The Cooper-Hewitt (2E 91st Street) is a museum of design in New York City. Its permanent collection has over 210,000 objects in product design, decorative arts, works on paper, graphic design, textiles, wall coverings, and digital materials. The museum is located in the nicely restored Andrew Carnegie mansion, with its beautifully hand-carved staircase and ceilings and its sunroom.

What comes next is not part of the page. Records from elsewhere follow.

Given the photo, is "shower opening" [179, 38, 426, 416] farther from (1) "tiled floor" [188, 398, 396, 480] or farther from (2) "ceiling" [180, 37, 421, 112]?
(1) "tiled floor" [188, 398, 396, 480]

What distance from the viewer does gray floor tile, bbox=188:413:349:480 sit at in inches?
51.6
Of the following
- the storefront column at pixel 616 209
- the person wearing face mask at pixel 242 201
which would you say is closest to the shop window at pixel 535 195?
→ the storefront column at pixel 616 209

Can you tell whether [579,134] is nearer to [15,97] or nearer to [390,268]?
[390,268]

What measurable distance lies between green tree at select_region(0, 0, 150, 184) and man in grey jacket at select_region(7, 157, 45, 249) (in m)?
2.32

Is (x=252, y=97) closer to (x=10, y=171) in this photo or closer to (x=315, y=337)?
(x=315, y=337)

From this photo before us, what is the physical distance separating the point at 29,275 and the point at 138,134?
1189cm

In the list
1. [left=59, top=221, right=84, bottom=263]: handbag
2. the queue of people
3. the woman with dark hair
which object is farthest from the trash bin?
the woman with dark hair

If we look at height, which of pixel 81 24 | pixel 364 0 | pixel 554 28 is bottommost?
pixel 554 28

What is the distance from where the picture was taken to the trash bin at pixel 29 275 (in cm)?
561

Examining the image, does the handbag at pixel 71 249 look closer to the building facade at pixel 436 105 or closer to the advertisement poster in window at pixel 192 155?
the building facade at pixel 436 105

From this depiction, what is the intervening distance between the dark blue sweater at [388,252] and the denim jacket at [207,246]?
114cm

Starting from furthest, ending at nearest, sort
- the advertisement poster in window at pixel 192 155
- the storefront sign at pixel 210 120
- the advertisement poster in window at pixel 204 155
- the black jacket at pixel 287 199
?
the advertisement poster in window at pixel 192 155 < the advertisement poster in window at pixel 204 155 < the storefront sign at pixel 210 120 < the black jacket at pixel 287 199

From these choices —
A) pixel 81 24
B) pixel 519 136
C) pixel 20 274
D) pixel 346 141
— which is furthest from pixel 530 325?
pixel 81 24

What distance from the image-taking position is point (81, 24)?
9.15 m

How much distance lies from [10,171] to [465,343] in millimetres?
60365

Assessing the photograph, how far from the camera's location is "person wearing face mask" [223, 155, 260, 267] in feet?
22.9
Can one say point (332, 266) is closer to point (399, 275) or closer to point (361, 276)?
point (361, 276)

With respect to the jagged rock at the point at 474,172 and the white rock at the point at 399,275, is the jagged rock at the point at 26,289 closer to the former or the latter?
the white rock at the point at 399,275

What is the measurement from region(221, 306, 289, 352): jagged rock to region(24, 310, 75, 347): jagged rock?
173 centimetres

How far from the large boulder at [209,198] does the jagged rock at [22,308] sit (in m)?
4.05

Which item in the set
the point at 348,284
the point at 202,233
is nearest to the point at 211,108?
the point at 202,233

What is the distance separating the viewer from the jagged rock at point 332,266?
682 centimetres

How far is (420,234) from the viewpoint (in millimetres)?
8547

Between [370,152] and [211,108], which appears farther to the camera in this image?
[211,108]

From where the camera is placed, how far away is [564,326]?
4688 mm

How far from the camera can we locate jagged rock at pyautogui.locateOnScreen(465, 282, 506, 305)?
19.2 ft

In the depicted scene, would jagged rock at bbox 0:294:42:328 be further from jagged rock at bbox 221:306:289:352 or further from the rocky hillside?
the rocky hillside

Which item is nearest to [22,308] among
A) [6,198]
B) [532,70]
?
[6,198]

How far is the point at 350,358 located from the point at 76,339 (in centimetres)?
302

Items from the museum’s permanent collection on display included elaborately carved cabinets and a display of amazingly elaborate carved staircases. Another exhibit highlights the ways in which new technologies are enabling new designs. These include the use of computer-controlled instruments for creating complex, repetitive designs, 3D printing to create low-volume, custom devices, and braising as an alternative to welding to create extra-strong metal joints.
2017 Exhibit Jazz Age
On our 2017 visit, its top 2 floors had a Jazz Age exhibit. While Jazz was a U.S. art form that exerted a powerful influence on Europe, the foundations of Deco originated in Europe (especially France, Germany, and Austria) and was transferred to the U.S. via U.S Government. Then U.S. department store representatives who were sent to the 1925 Paris Exhibition, brought a display back to the U.S. and then prompted artists, designers, and manufacturers to create goods to address these needs. These efforts were facilitated by a continual migration of experienced European (especially German and Austrian) architects, designers, and artisans to the U.S. The exhibit included a wide range of Deco-influenced clothing, jewelry, furniture, home furnishings, and art, with their sleek lines, bright colors, geometric shapes, and futuristic styling and explained how Japanese, Persian, and Egyptian (after the discovery of King Tut’s tomb) influences found their ways into American products.
Furniture, in particular, demonstrated the growing importance of mass production and a section of the exhibit on radios showed not only new-age styling, but also the ways in which mass communications and entertainment changed society.